Today many of the old open lots have been replaced by parking structures in which drivers may have to pay up to $14 a day to park. I have paid as much as $2 for a half-hour, both in lots and structures. Buildings have been torn down to create parking lots, and there are surely more parking lots than churches.

It all started with one man, an Italian immigrant named Andrew Pansini, and, as expressed in the title of a sentimental biography of Pansini by his daughter, Mary Elizabeth Pansini La Haye, “It Started With a Nickel” (Nickel Publications, Newport Beach).

Pansini opened the first parking lot in downtown Los Angeles in August, 1917, on the northwest corner of 4th and Olive streets. It cost 5 cents a day.

He was born in the Adriatic seacoast town of Molfetta, on the heel of the Italian boot--one of eight children. When he was 9 his mother and father died within a year. Andrew (then Andrea) became a cobbler’s apprentice, and applied himself with such industry that at 15 he had his own shop. Knowing that Italian women liked to be noticed, he invented the ringing heel--a brass bell implanted in the heel.

With the help of an uncle and an older brother who had gone before him, Andrea (now Andrew) landed in America four days after his 16th birthday. He worked as a stock and delivery boy in Hallinan’s general store, Bloomfield, N.J., and studied English in night school. His wife-to-be, Mary Catherine Hoffman, was a bookkeeper at Hallinan’s.

At 19 he went to work for the Borden milk company in Montclair, N.J. It took him three years to save enough for the engagement and wedding rings. He started his own dairy business, but bacteria in the raw milk ruined him. He left his wife and their son in Bloomfield and struck out for California by train.

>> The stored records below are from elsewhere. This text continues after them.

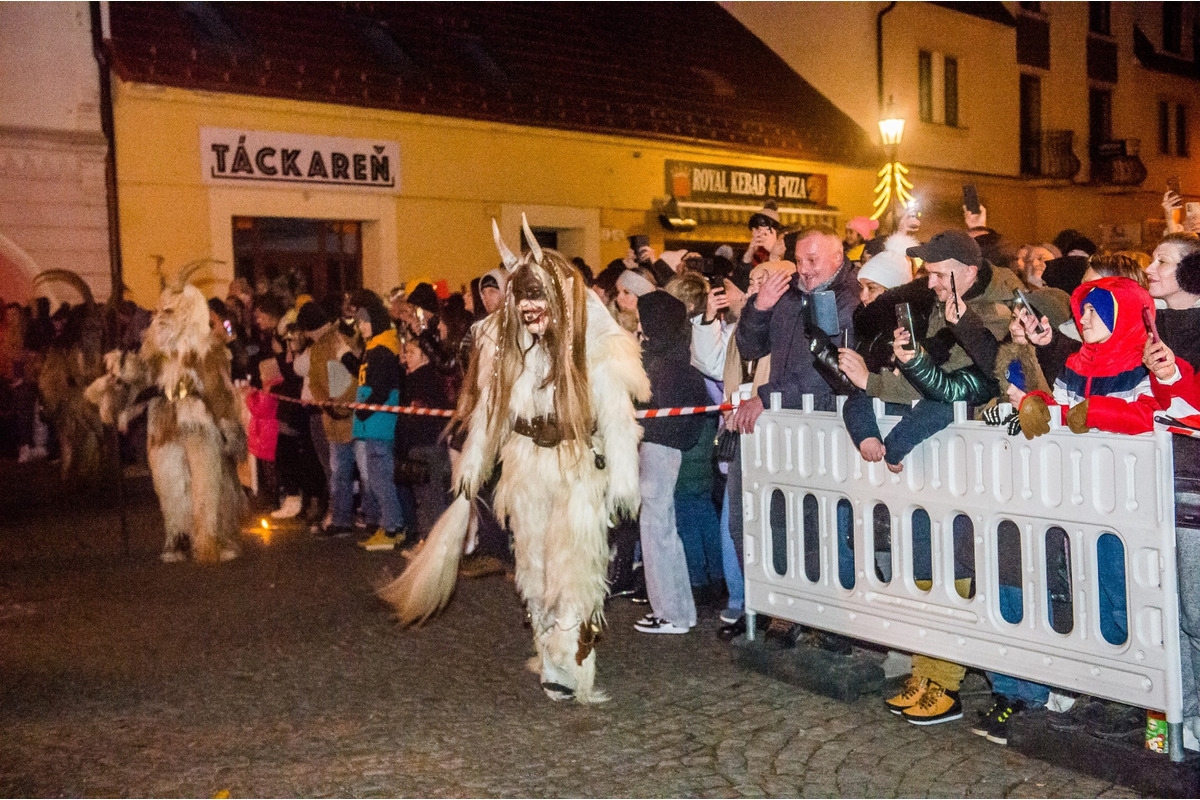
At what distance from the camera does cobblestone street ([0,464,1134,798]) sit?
4.65 meters

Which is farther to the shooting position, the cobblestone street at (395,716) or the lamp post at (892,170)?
the lamp post at (892,170)

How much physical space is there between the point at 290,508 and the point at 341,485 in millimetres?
1185

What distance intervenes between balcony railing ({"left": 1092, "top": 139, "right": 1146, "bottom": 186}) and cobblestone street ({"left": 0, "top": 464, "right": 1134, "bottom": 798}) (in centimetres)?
2779

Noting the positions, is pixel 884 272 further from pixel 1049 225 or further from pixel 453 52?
Result: pixel 1049 225

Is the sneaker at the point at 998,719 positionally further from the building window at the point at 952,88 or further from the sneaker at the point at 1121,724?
the building window at the point at 952,88

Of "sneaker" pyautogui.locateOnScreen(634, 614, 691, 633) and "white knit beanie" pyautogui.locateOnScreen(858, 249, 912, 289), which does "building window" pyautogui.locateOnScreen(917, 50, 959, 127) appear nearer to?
"sneaker" pyautogui.locateOnScreen(634, 614, 691, 633)

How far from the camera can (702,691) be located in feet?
18.9

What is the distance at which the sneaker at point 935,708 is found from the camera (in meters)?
5.20

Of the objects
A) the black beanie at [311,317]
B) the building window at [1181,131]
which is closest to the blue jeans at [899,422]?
the black beanie at [311,317]

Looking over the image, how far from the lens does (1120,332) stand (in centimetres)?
440

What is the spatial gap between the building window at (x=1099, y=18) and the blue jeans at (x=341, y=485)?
2872cm

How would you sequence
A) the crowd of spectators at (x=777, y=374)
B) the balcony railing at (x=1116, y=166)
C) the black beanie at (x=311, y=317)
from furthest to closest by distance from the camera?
1. the balcony railing at (x=1116, y=166)
2. the black beanie at (x=311, y=317)
3. the crowd of spectators at (x=777, y=374)

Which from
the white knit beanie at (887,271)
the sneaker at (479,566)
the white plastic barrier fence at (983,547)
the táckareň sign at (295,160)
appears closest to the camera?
the white plastic barrier fence at (983,547)

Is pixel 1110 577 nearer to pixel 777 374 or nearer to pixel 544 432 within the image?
pixel 777 374
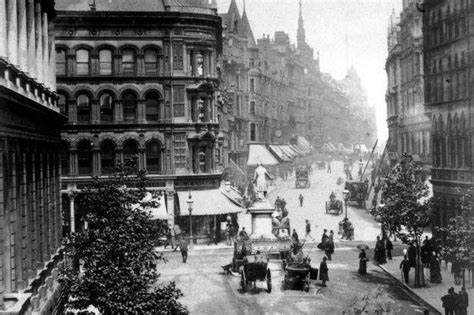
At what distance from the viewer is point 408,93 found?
6931cm

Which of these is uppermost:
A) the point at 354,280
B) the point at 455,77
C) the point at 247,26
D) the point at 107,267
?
the point at 247,26

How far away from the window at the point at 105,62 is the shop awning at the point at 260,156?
40657 millimetres

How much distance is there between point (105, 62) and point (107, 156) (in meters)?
6.85

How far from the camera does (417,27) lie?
2525 inches

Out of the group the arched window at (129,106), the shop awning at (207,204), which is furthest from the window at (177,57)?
the shop awning at (207,204)

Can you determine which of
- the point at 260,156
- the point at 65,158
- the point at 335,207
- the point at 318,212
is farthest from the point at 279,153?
the point at 65,158

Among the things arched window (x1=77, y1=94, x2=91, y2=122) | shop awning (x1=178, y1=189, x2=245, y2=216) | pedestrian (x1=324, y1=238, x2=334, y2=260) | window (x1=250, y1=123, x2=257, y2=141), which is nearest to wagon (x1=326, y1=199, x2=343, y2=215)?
shop awning (x1=178, y1=189, x2=245, y2=216)

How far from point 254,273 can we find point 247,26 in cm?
6475

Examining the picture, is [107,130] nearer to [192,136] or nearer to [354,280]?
[192,136]

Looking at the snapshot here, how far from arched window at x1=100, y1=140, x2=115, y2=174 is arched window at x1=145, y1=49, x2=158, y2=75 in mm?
5993

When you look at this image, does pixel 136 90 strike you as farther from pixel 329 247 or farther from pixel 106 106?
pixel 329 247

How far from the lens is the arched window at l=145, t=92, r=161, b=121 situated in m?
46.6

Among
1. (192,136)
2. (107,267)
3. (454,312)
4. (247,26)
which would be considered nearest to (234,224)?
(192,136)

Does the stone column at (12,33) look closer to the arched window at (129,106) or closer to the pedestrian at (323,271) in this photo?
the pedestrian at (323,271)
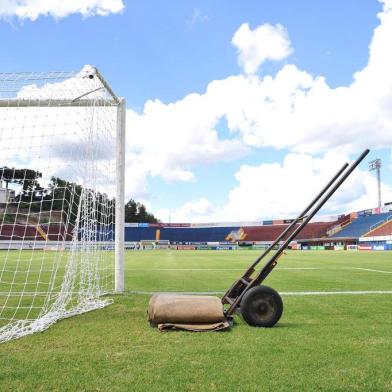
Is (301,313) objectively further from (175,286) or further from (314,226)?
(314,226)

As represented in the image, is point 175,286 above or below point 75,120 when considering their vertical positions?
below

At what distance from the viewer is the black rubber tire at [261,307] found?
6282mm

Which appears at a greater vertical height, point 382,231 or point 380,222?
point 380,222

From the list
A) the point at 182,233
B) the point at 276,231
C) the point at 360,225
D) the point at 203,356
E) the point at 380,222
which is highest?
the point at 380,222

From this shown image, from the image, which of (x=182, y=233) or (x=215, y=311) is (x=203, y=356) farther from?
(x=182, y=233)

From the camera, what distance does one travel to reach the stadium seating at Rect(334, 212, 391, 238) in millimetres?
77312

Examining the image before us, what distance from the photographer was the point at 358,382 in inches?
158

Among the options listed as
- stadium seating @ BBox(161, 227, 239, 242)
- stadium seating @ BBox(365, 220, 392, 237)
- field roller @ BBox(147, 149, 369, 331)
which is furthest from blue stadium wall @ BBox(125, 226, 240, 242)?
field roller @ BBox(147, 149, 369, 331)

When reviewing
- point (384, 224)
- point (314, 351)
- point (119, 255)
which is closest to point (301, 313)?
point (314, 351)

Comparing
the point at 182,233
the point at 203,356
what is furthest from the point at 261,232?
the point at 203,356

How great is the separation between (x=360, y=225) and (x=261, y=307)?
8024 centimetres

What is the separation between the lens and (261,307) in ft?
20.8

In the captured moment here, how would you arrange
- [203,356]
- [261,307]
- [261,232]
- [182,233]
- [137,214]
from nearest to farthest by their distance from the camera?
[203,356]
[261,307]
[261,232]
[182,233]
[137,214]

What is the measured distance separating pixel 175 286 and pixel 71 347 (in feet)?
23.8
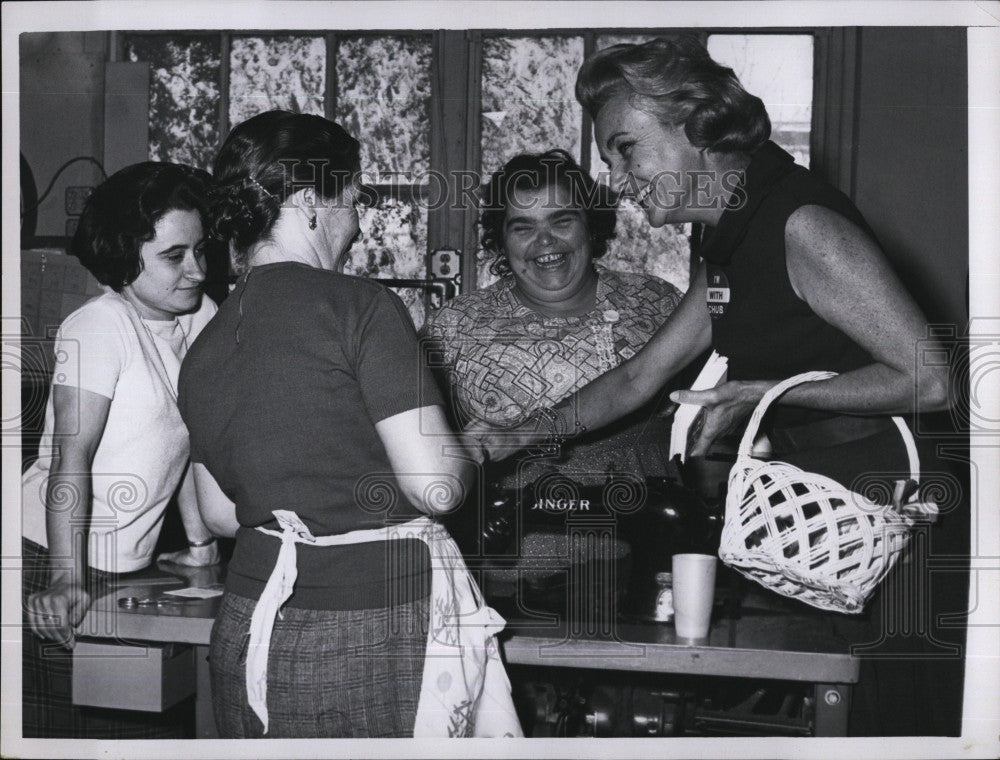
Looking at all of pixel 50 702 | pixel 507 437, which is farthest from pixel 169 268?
pixel 50 702

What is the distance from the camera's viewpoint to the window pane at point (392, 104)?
2385mm

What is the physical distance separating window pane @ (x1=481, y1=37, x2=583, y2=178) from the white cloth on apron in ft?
4.57

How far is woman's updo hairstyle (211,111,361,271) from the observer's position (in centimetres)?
125

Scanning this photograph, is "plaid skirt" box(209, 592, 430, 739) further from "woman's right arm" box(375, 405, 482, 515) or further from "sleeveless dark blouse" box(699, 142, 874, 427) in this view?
"sleeveless dark blouse" box(699, 142, 874, 427)

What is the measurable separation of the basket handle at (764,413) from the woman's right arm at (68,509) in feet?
3.52

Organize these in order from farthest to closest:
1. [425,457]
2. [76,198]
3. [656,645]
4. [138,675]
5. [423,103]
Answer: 1. [423,103]
2. [76,198]
3. [138,675]
4. [656,645]
5. [425,457]

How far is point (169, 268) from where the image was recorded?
173 centimetres

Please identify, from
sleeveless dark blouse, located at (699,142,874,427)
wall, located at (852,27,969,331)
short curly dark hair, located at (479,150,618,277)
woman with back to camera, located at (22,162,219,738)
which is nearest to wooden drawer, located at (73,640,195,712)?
woman with back to camera, located at (22,162,219,738)

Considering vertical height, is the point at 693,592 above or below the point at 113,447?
below

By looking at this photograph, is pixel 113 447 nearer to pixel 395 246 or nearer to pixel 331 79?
pixel 395 246

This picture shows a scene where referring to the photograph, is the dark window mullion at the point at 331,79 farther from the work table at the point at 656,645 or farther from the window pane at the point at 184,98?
the work table at the point at 656,645

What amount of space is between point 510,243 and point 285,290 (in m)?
1.19

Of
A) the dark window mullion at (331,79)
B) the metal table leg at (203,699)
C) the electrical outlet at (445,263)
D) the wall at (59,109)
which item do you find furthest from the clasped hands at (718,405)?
the dark window mullion at (331,79)

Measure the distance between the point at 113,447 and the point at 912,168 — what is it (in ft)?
6.02
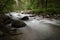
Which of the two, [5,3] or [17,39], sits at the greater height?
[5,3]

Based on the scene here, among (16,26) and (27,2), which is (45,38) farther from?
(27,2)

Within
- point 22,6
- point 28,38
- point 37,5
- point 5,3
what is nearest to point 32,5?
point 37,5

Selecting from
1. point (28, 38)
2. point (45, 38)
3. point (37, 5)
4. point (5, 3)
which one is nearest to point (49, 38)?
point (45, 38)

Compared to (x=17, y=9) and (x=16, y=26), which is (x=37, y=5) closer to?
(x=17, y=9)

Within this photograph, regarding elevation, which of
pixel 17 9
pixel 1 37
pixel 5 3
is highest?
pixel 5 3

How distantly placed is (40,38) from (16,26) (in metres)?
2.87

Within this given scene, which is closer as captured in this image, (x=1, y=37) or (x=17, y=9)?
(x=1, y=37)

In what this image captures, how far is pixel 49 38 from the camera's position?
594 centimetres

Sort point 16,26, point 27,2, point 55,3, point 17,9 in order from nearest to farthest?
point 16,26 < point 55,3 < point 27,2 < point 17,9

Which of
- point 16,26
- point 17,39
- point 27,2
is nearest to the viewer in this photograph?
point 17,39

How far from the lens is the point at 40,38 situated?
19.7ft

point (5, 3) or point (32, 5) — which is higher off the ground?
point (5, 3)

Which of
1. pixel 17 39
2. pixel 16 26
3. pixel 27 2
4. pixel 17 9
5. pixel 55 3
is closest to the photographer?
pixel 17 39

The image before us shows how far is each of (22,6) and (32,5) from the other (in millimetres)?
2735
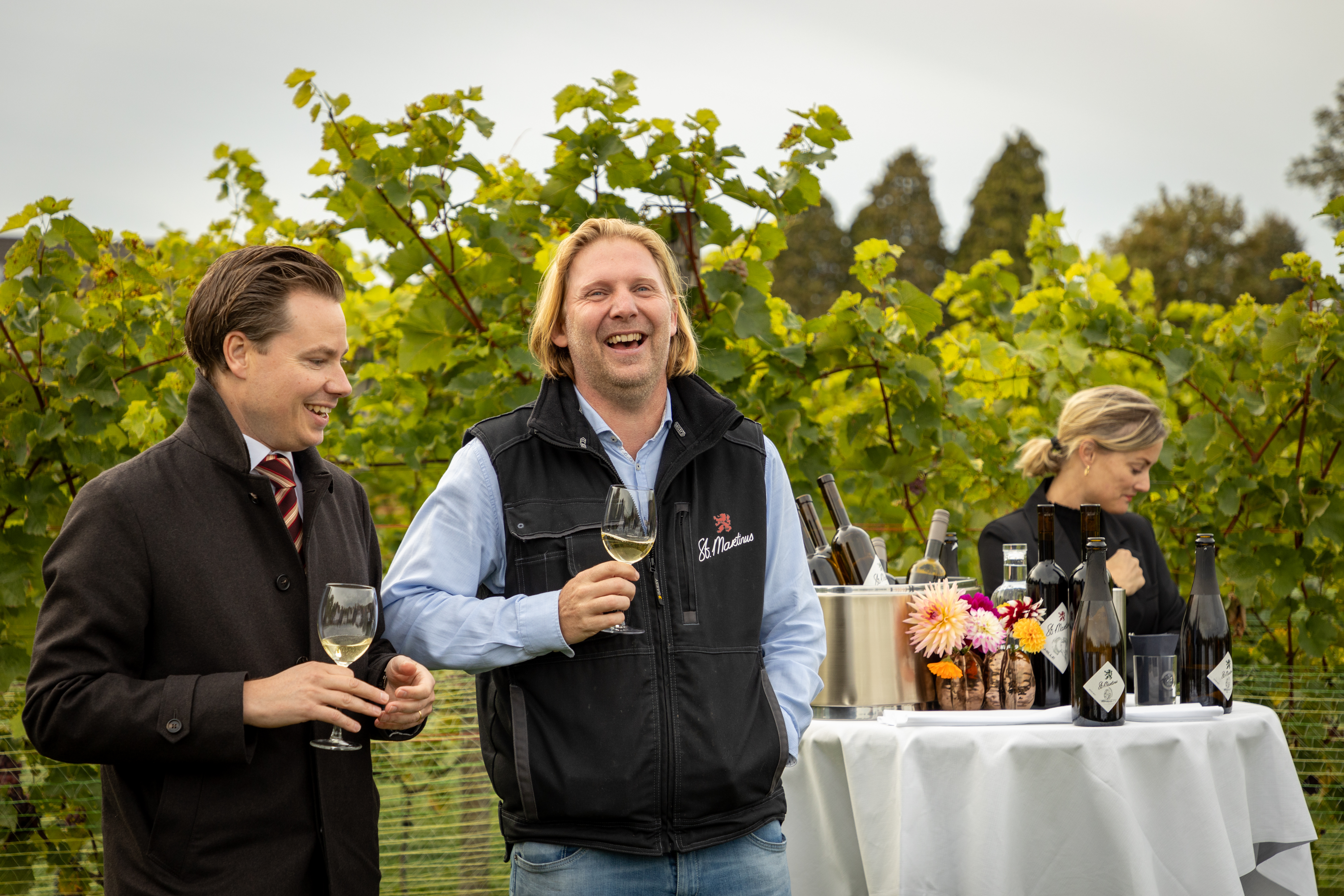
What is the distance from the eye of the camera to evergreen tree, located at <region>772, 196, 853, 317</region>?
2975cm

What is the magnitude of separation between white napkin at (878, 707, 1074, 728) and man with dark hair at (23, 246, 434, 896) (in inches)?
46.9

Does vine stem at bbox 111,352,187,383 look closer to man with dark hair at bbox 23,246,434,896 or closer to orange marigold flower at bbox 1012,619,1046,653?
man with dark hair at bbox 23,246,434,896

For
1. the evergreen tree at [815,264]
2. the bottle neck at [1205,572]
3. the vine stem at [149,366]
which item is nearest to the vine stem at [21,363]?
the vine stem at [149,366]

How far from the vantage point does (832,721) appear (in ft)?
8.64

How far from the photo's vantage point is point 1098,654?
7.99ft

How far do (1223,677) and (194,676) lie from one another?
7.55 feet

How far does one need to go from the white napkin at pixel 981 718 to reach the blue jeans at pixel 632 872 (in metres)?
0.79

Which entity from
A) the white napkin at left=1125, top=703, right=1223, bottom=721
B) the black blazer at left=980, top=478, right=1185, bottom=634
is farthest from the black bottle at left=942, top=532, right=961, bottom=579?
the white napkin at left=1125, top=703, right=1223, bottom=721

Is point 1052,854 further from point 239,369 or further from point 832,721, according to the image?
point 239,369

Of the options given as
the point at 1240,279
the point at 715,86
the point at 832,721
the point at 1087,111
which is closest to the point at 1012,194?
the point at 1240,279

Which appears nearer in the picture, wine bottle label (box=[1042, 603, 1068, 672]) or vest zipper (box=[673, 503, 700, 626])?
vest zipper (box=[673, 503, 700, 626])

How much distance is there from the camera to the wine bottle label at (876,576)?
275 cm

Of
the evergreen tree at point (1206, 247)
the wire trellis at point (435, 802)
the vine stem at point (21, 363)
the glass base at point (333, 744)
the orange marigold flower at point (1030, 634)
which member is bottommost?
the wire trellis at point (435, 802)

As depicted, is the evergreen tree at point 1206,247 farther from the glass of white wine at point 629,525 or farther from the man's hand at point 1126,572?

When Andrew Pansini arrived in Los Angeles in 1916 he had 11 cents in his pocket. He hopped on a milk wagon at the depot and rode to the dairy, where he talked himself into a job. He got an extra job as a soda jerk, bought an old Studebaker for $50 and started a taxi service, sent for his family, and opened a fruit stand at 9th and Broadway.

Later he acquired a secondhand Winton for his one-man taxi stand at 4th and Hill. One day he saw a peg-legged man motioning drivers to the curb and charging 10 cents to watch their parked cars. Why not charge drivers to park on an off-the-street vacant lot? After all, there were 95,654 automobiles registered in Los Angeles County (compared with 4,282,766 in 1986).

He borrowed the money from his wife’s frugal father to lease a lot at 4th and Olive. He put up a sign: PARKING 5 CENTS A DAY. On the sixth day he waited until midnight for his first and only customer to leave. He had taken in 25 cents--5 cents for parking and a 20-cent tip. At the end of six months, Savoy Auto Parks (named after the ruling house of Italy) had taken in a total of $15.

Pansini refused to give up. He sold his Winton for $800 and leased a second lot at 5th and Grand. In 1920 he started what was to become a Los Angeles tradition--knocking down old buildings to make parking lots. Between 1920 and 1945 Pansini wrecked 85 buildings, and a newspaper warned, “Look out for Andrew Pansini or he’ll be wrecking the whole of Los Angeles.”

Soon the Savoy Auto Park sign, a red, white and green circle (the colors of the Italian flag), pierced by a white and green arrow, became ubiquitous in downtown Los Angeles. In 1929 there were 90 Savoy Auto Parks.

When San Francisco’s Union Square garage opened in 1942, Pansini had the contract to operate it. With young men gone to war, he hired his first women. He lost thousands of dollars the first two years, but it finally began to pay.

I have no doubt that some smart young immigrant is starting out today, with sweat and vision, to make his fortune in L.A.